[Task directions]
Reproduce the whole of the records exactly, and make sure no picture is carried into the result.

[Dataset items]
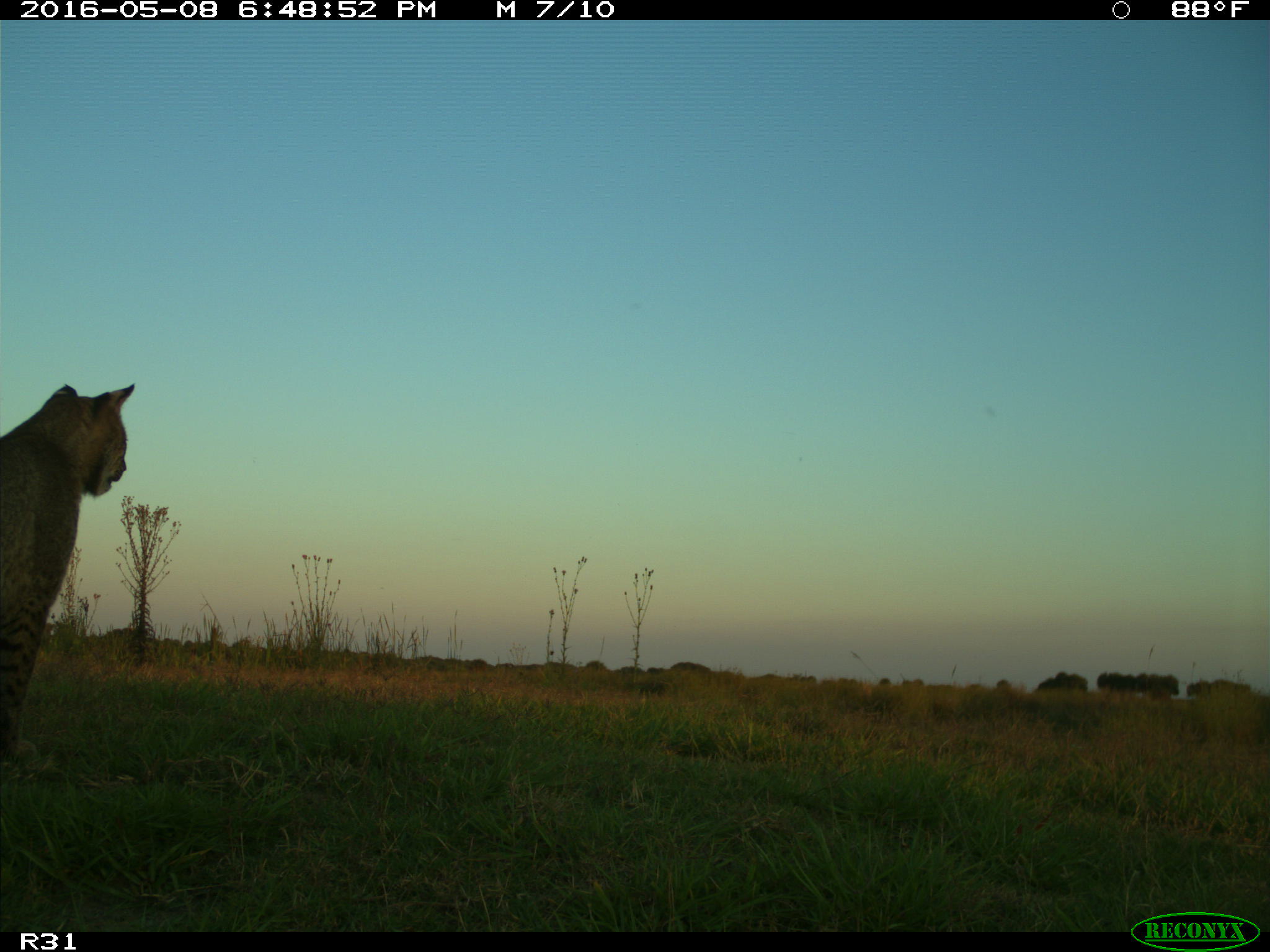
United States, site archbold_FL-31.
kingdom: Animalia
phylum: Chordata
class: Mammalia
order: Carnivora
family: Felidae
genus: Lynx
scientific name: Lynx rufus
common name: bobcat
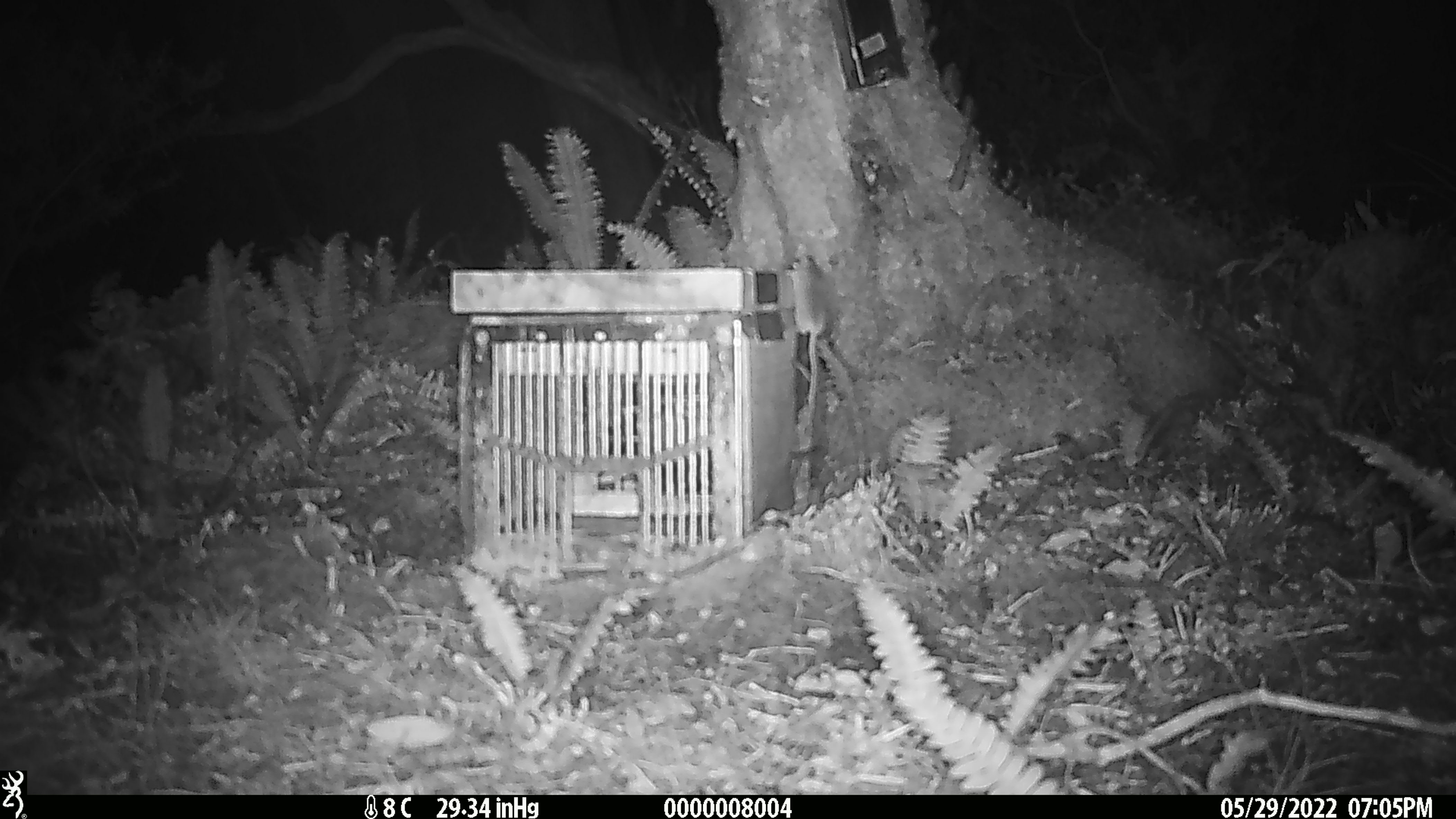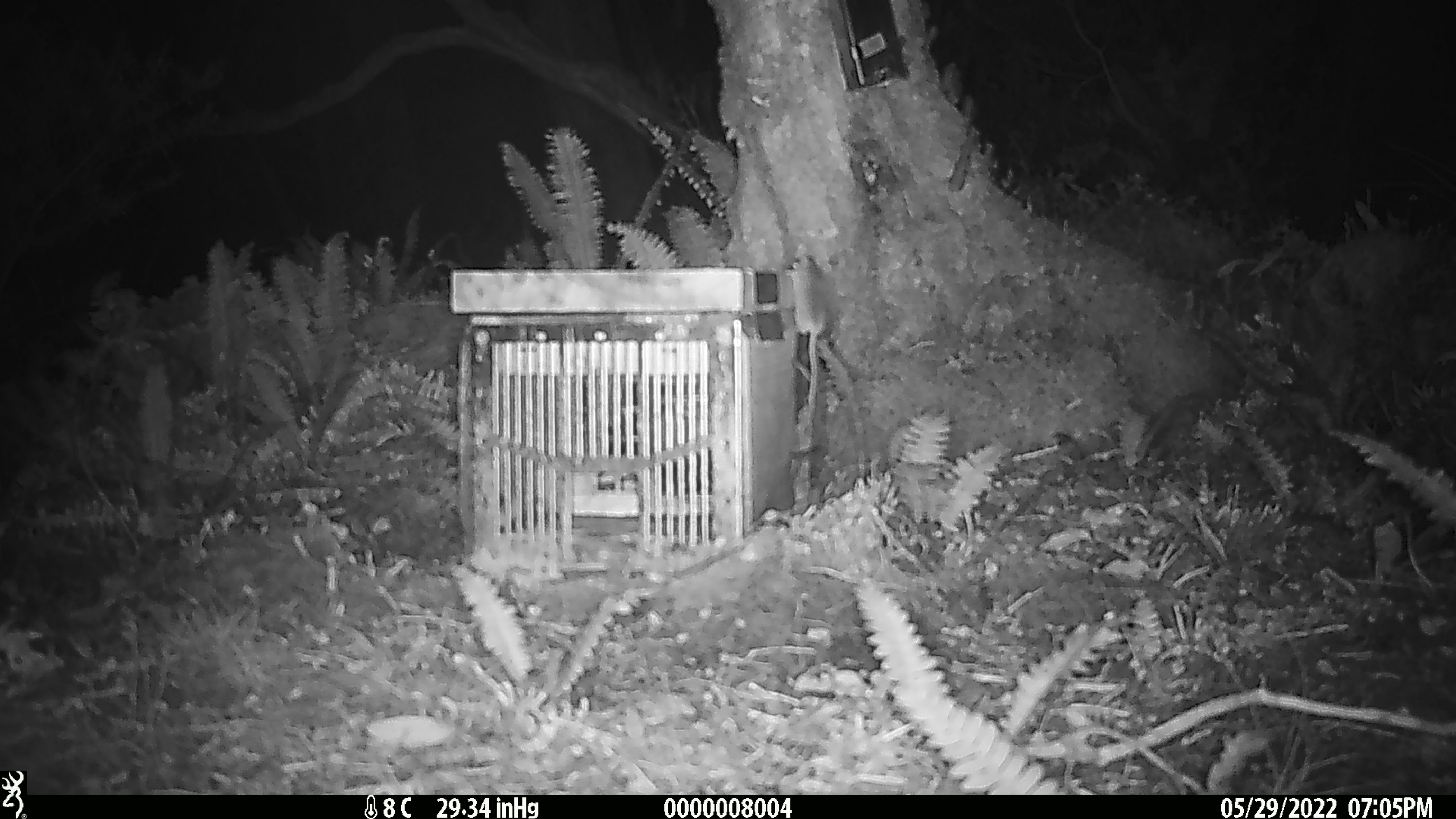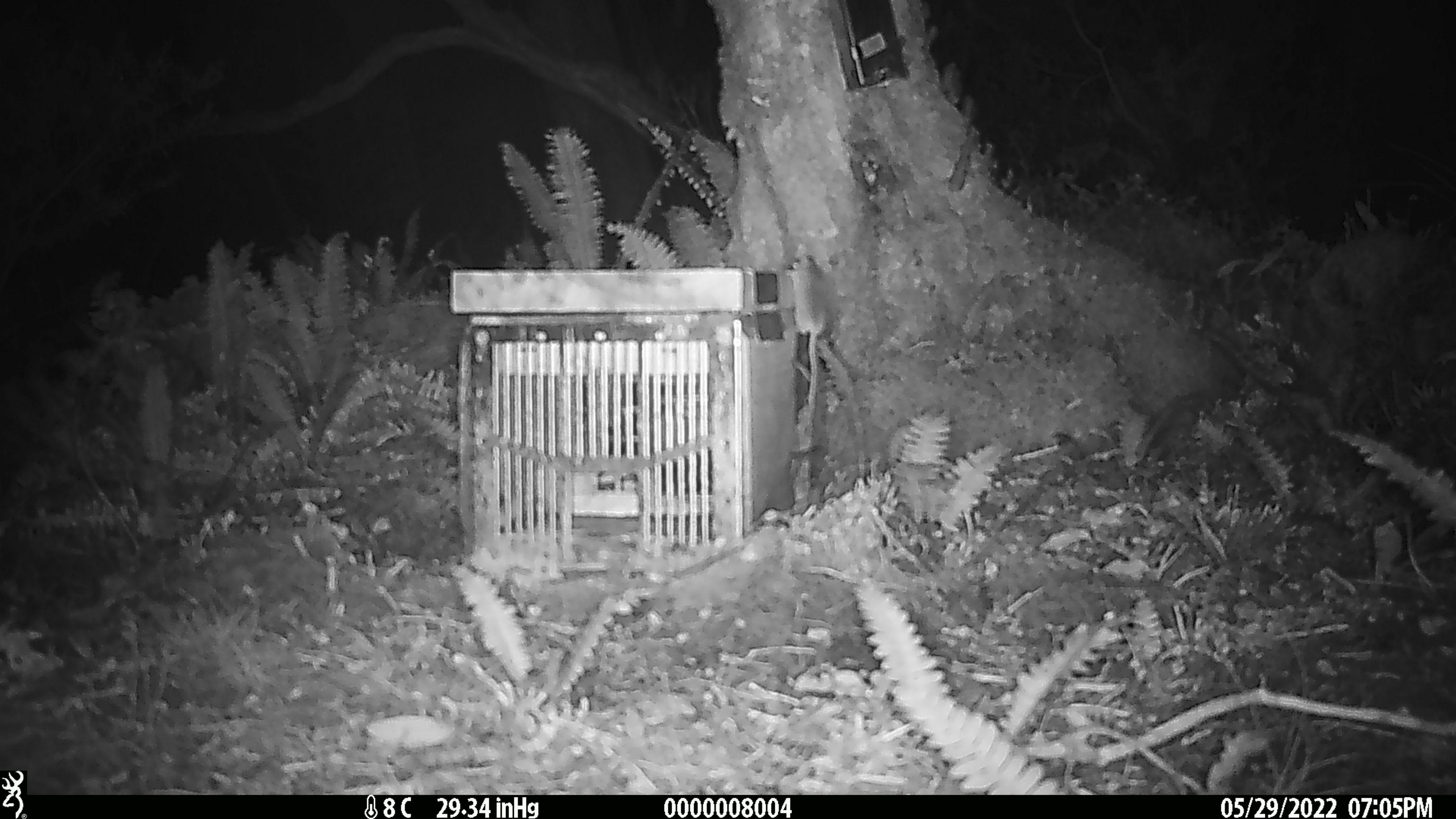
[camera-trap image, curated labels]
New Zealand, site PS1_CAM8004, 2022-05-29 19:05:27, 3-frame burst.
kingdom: Animalia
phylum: Chordata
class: Mammalia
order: Rodentia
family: Muridae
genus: Mus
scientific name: Mus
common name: mouse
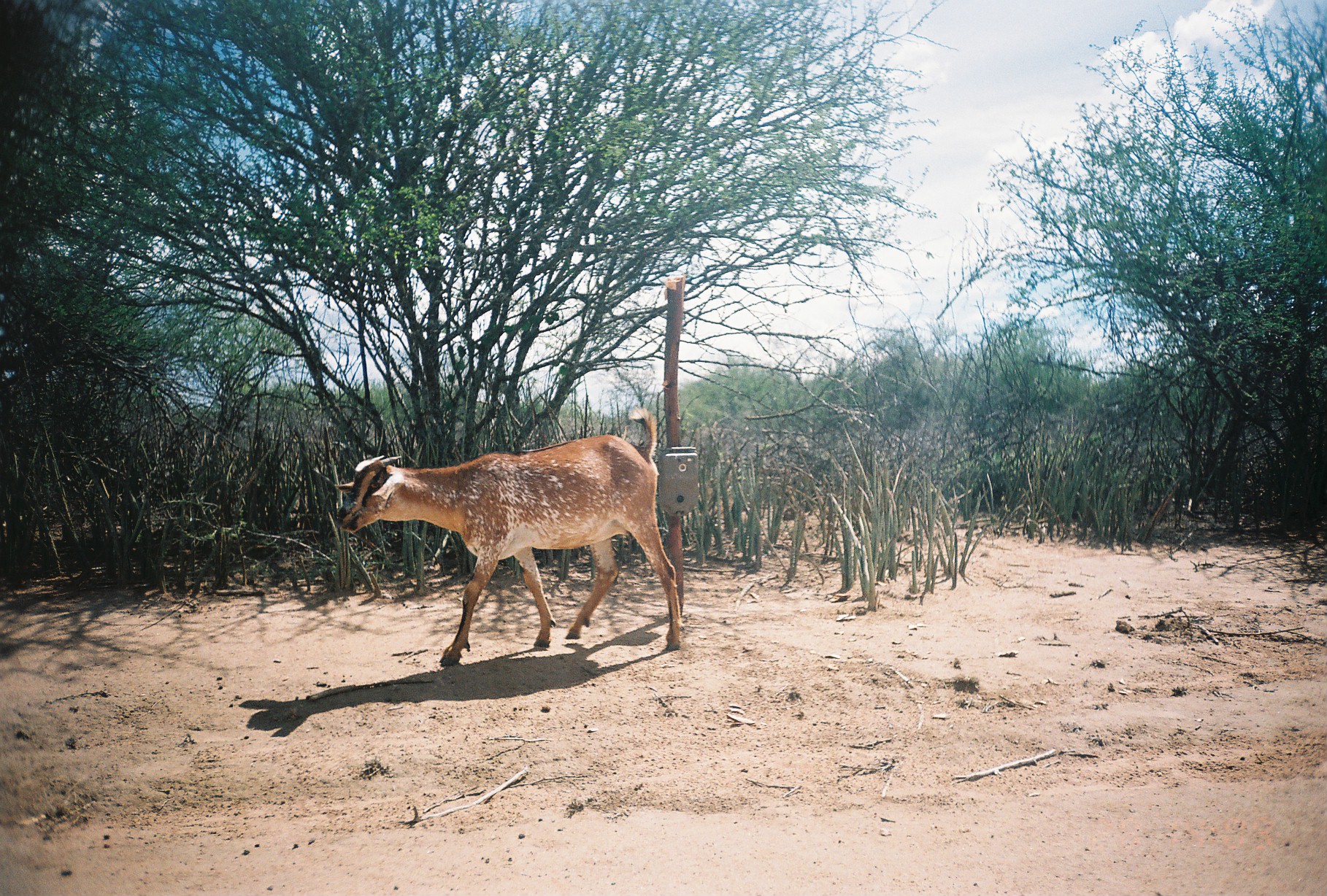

[Task response]
United States, site archbold_FL-31.
kingdom: Animalia
phylum: Chordata
class: Mammalia
order: Carnivora
family: Felidae
genus: Lynx
scientific name: Lynx rufus
common name: bobcat
[camera-trap image, curated labels]
New Zealand, site PS1_CAM8004, 2022-05-29 19:05:27, 3-frame burst.
kingdom: Animalia
phylum: Chordata
class: Mammalia
order: Rodentia
family: Muridae
genus: Mus
scientific name: Mus
common name: mouse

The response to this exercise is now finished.